We explore chain-of-thought prompting for various language models on multiple benchmarks.
Benchmarks. We consider the following five math word problem benchmarks: (1) the GSM8K
benchmark of math word problems (Cobbe et al., 2021), (2) the SVAMP dataset of math word
problems with varying structures (Patel et al., 2021), (3) the ASDiv dataset of diverse math word
problems (Miao et al., 2020), (4) the AQuA dataset of algebraic word problems, and (5) the MAWPS
benchmark (Koncel-Kedziorski et al., 2016). Example problems are given in Appendix Table 12
Standard prompting. For the baseline, we consider standard few-shot prompting, popularized by
Brown et al. (2020), in which a language model is given in-context exemplars of input–output pairs
before outputting a prediction for a test-time example. Exemplars are formatted as questions and
answers. The model gives the answer directly, as shown in Figure 1 (left).

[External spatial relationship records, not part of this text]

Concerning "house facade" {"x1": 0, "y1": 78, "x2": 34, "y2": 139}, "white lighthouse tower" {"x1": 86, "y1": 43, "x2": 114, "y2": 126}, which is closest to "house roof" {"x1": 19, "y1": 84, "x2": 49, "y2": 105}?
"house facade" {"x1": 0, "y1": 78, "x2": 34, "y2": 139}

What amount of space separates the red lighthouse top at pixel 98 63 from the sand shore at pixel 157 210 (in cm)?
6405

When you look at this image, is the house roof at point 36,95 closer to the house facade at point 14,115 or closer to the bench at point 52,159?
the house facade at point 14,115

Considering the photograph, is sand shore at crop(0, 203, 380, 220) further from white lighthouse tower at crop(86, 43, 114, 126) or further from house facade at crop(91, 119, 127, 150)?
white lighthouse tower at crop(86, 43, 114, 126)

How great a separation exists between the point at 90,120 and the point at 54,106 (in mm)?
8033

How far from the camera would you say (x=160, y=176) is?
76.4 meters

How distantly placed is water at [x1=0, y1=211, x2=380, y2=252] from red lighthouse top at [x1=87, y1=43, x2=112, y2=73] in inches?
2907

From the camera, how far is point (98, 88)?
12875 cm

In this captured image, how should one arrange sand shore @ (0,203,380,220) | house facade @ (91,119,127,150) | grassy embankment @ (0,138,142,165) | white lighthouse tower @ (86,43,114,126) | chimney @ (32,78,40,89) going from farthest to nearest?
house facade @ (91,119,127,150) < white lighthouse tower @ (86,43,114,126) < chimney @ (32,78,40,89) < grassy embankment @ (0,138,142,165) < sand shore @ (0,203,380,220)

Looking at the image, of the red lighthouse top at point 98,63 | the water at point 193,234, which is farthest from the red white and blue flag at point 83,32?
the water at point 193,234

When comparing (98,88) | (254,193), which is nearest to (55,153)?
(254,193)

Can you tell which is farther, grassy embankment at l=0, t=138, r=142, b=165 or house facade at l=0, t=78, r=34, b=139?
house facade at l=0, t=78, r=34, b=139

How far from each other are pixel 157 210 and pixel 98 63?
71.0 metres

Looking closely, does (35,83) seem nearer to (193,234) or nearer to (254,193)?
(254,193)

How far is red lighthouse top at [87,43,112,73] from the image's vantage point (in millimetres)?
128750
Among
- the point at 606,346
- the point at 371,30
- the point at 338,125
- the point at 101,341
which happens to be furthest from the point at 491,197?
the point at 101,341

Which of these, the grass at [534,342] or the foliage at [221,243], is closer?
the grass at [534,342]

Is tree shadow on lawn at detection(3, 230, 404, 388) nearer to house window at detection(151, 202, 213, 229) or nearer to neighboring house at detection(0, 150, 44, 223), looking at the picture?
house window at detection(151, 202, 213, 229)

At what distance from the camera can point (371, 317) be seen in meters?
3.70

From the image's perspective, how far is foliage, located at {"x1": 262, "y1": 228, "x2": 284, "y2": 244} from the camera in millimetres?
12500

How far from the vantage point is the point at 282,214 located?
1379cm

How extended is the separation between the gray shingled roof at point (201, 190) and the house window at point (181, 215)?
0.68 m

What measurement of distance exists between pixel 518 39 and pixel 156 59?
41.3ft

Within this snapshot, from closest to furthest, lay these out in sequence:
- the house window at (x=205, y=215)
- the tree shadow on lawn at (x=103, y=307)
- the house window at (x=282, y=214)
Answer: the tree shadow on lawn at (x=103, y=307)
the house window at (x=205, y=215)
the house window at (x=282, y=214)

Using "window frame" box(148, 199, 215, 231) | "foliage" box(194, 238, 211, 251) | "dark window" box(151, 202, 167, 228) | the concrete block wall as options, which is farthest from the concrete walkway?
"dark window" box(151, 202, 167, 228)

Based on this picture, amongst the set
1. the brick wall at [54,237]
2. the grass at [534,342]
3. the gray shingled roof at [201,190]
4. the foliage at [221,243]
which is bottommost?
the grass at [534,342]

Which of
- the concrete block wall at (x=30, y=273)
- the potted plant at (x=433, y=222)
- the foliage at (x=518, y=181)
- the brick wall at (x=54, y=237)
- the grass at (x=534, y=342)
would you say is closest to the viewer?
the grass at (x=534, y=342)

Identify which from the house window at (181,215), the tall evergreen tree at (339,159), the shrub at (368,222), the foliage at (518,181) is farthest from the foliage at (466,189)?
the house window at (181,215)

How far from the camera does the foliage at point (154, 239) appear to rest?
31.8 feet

Chain-of-thought prompting. Our proposed approach is to augment each exemplar in few-shot
prompting with a chain of thought for an associated answer, as illustrated in Figure 1 (right). As most
of the datasets only have an evaluation split, we manually composed a set of eight few-shot exemplars
with chains of thought for prompting—Figure 1 (right) shows one chain of thought exemplar, and the
full set of exemplars is given in Appendix Table 20. (These particular exemplars did not undergo
prompt engineering; robustness is studied in Section 3.4 and Appendix A.2.) To investigate whether
chain-of-thought prompting in this form can successfully elicit successful reasoning across a range of
math word problems, we used this single set of eight chain of thought exemplars for all benchmarks
except AQuA, which is multiple choice instead of free response. For AQuA, we used four exemplars
and solutions from the training set, as given in Appendix Table 21.
Language models. We evaluate five large language models. The first is GPT-3 (Brown et al.,
2020), for which we use text-ada-001, text-babbage-001, text-curie-001, and text-davinci-002, which
presumably correspond to InstructGPT models of 350M, 1.3B, 6.7B, and 175B parameters (Ouyang
et al., 2022).The second is LaMDA (Thoppilan et al., 2022), which has models of 422M, 2B, 8B,
68B, and 137B parameters. The third is PaLM, which has models of 8B, 62B, and 540B parameters.
The fourth is UL2 20B (Tay et al., 2022), and the fifth is Codex (Chen et al., 2021, code-davinci-002
in the OpenAI API). We sample from the models via greedy decoding (though follow-up work shows
chain-of-thought prompting can be improved by taking the majority final answer over many sampled
generations (Wang et al., 2022a)). For LaMDA, we report averaged results over five random seeds,
where each seed had a different randomly shuffled order of exemplars. As LaMDA experiments
did not show large variance among different seeds, to save compute we report results for a single
exemplar order for all other models.